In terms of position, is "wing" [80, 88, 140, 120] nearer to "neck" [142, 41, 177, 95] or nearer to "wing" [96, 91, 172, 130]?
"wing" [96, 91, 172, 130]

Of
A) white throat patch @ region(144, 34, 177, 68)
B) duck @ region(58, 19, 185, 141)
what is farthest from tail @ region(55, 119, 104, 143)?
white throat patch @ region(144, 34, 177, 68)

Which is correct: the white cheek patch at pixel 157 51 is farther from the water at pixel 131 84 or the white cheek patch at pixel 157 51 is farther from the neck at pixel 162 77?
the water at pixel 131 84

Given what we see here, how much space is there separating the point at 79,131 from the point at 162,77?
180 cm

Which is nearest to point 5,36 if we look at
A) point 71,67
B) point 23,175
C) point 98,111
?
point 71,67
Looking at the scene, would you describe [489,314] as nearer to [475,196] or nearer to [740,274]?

## Exercise
Rewrite every line of the entries above as a JSON list of strings, one string per line, skipping blank lines.

## Final result
[
  "In terms of position, is \"wing\" [80, 88, 140, 120] nearer to \"neck\" [142, 41, 177, 95] or nearer to \"wing\" [96, 91, 172, 130]?",
  "\"wing\" [96, 91, 172, 130]",
  "Of",
  "A) white throat patch @ region(144, 34, 177, 68)",
  "B) duck @ region(58, 19, 185, 141)",
  "what is farthest from tail @ region(55, 119, 104, 143)?",
  "white throat patch @ region(144, 34, 177, 68)",
  "Which is correct: the white cheek patch at pixel 157 51 is farther from the water at pixel 131 84 or the white cheek patch at pixel 157 51 is farther from the neck at pixel 162 77?",
  "the water at pixel 131 84",
  "Given what we see here, how much space is there separating the point at 79,131 from the point at 162,77?",
  "180 cm",
  "Which is nearest to point 5,36 if we look at",
  "A) point 71,67",
  "B) point 23,175",
  "C) point 98,111",
  "?",
  "point 71,67",
  "Looking at the scene, would you describe [489,314] as nearer to [475,196] or nearer to [740,274]?"
]